→ EXERCISE DETAILS: Reproduce every line of the listing below verbatim, without any alteration.

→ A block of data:
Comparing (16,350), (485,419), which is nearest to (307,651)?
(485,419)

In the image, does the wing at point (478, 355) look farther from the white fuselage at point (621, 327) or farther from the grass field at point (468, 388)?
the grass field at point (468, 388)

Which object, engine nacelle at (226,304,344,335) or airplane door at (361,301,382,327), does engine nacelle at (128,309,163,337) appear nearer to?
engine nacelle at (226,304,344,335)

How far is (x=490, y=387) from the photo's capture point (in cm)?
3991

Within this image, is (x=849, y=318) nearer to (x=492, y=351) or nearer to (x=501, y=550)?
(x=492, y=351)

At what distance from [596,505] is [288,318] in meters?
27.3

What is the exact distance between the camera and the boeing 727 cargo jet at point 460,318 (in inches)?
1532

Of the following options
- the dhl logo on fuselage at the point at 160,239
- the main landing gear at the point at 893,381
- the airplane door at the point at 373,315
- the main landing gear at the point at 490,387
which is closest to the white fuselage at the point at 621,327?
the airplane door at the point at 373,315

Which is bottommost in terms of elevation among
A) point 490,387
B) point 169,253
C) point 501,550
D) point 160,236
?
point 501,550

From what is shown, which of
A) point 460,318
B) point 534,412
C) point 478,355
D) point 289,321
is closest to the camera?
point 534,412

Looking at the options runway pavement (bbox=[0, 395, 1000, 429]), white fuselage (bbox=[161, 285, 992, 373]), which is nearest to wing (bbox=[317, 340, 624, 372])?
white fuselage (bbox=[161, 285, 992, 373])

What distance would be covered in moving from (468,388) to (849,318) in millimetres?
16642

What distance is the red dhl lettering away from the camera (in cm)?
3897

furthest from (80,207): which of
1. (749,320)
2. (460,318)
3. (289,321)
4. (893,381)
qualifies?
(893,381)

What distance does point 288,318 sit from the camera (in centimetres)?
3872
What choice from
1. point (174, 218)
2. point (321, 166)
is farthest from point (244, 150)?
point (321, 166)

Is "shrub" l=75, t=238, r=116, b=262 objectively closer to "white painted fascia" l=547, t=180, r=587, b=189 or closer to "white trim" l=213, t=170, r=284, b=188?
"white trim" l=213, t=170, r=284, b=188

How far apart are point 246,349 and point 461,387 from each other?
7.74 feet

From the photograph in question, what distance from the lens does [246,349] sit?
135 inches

→ ANSWER TO THE PROBLEM:
Comparing (16,350), (485,419), which is nearest to (307,651)?
(485,419)

In the image, does the wing at point (478, 355) look farther from the white fuselage at point (621, 327) or farther from the grass field at point (468, 388)?
the grass field at point (468, 388)

Which object, engine nacelle at (226,304,344,335) or airplane door at (361,301,382,327), does engine nacelle at (128,309,163,337) appear nearer to?
engine nacelle at (226,304,344,335)

How far is (x=490, y=387) from the photo's capture point (in cm)?
3991

Within this image, is (x=849, y=318) nearer to (x=492, y=351) or nearer to (x=501, y=550)?
(x=492, y=351)

At what distance from [596,505] is [288,318] in meters?
27.3

What is the exact distance between the camera and the boeing 727 cargo jet at point 460,318 (in inches)?
1532

Of the following options
- the dhl logo on fuselage at the point at 160,239
- the main landing gear at the point at 893,381
- the airplane door at the point at 373,315
- the main landing gear at the point at 490,387
which is closest to the white fuselage at the point at 621,327?
the airplane door at the point at 373,315

Which is bottommost in terms of elevation among
A) point 490,387
B) point 169,253
C) point 501,550
D) point 160,236
?
point 501,550

From what is shown, which of
A) point 460,318
B) point 534,412
C) point 478,355
D) point 289,321
is closest to the camera?
point 534,412

Looking at the options runway pavement (bbox=[0, 395, 1000, 429]), white fuselage (bbox=[161, 285, 992, 373]), which is nearest to wing (bbox=[317, 340, 624, 372])?
white fuselage (bbox=[161, 285, 992, 373])

What distance would be covered in moving from (468,388) to (849,318) in millimetres?
16642

What distance is the red dhl lettering away from the camera (in cm)?
3897

furthest from (80,207): which of
1. (749,320)
2. (460,318)
3. (289,321)
4. (893,381)
qualifies?
(893,381)

What distance does point 288,318 sit from the camera (in centimetres)?
3872
What choice from
1. point (174, 218)
2. point (321, 166)
is farthest from point (244, 150)?
point (321, 166)

Is "shrub" l=75, t=238, r=116, b=262 objectively closer to "white painted fascia" l=547, t=180, r=587, b=189 or closer to "white trim" l=213, t=170, r=284, b=188?
"white trim" l=213, t=170, r=284, b=188

How far apart are point 246,349 and point 461,387 from each other?
7.74 feet

From the photograph in question, what distance from the lens does [246,349] sit?
135 inches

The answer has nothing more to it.